§ **WHAT THE TASK REQUIRES**
Filter these entries down to the lines that hold the word "buffer", and show each of them.

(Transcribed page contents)
┄┄┄┄┄┄┄┄┄┄┄┄┄┄┄┄┄┄┄┄

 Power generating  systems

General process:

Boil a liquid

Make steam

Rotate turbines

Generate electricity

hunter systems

┄┄┄┄┄┄┄┄┄┄┄┄┄┄┄┄┄┄┄┄

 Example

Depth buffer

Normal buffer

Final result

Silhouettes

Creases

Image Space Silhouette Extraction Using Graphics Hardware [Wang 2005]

┄┄┄┄┄┄┄┄┄┄┄┄┄┄┄┄┄┄┄┄

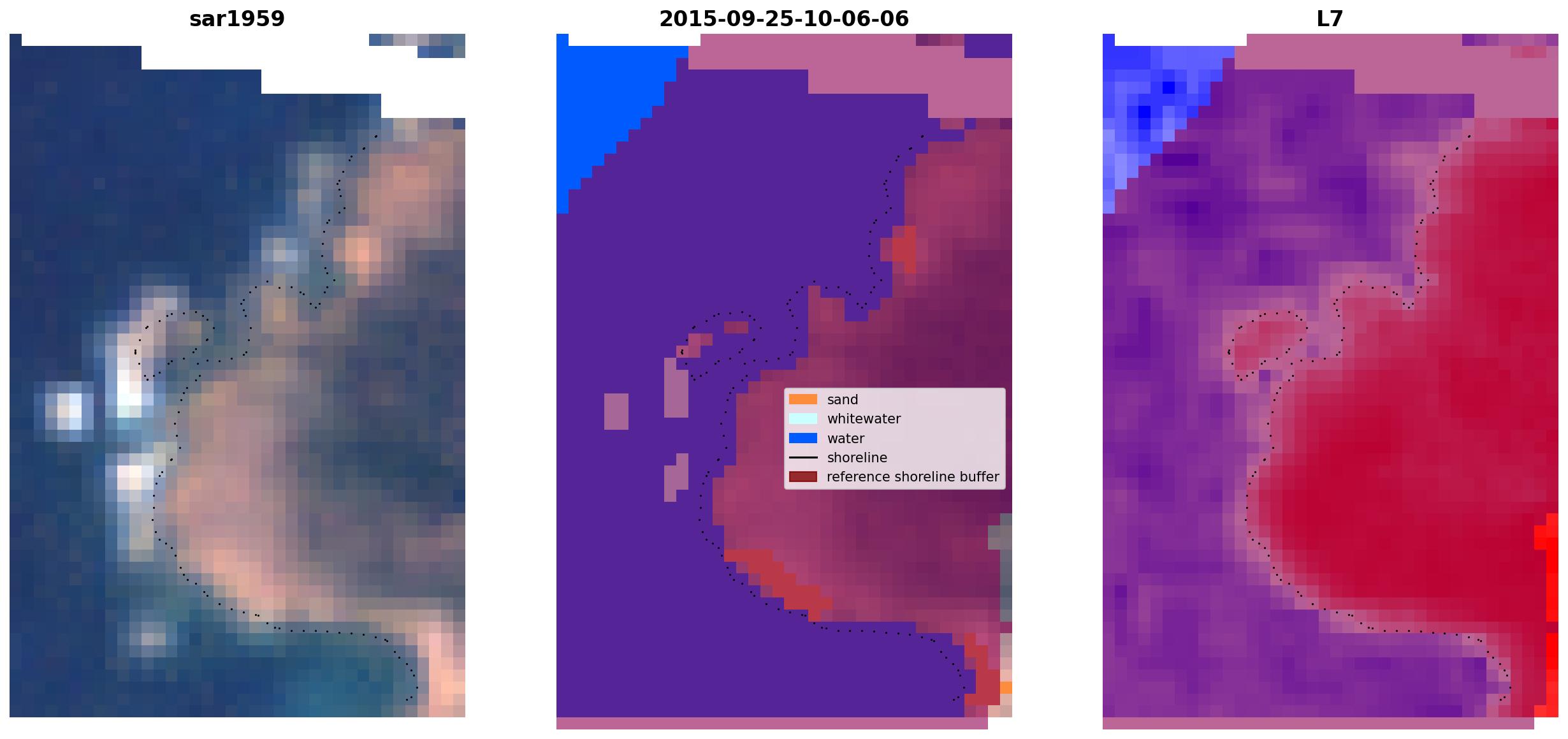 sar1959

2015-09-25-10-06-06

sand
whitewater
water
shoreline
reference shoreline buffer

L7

┄┄┄┄┄┄┄┄┄┄┄┄┄┄┄┄┄┄┄┄

§ **OUTPUT OF THE EXERCISE**
Depth buffer
Normal buffer
reference shoreline buffer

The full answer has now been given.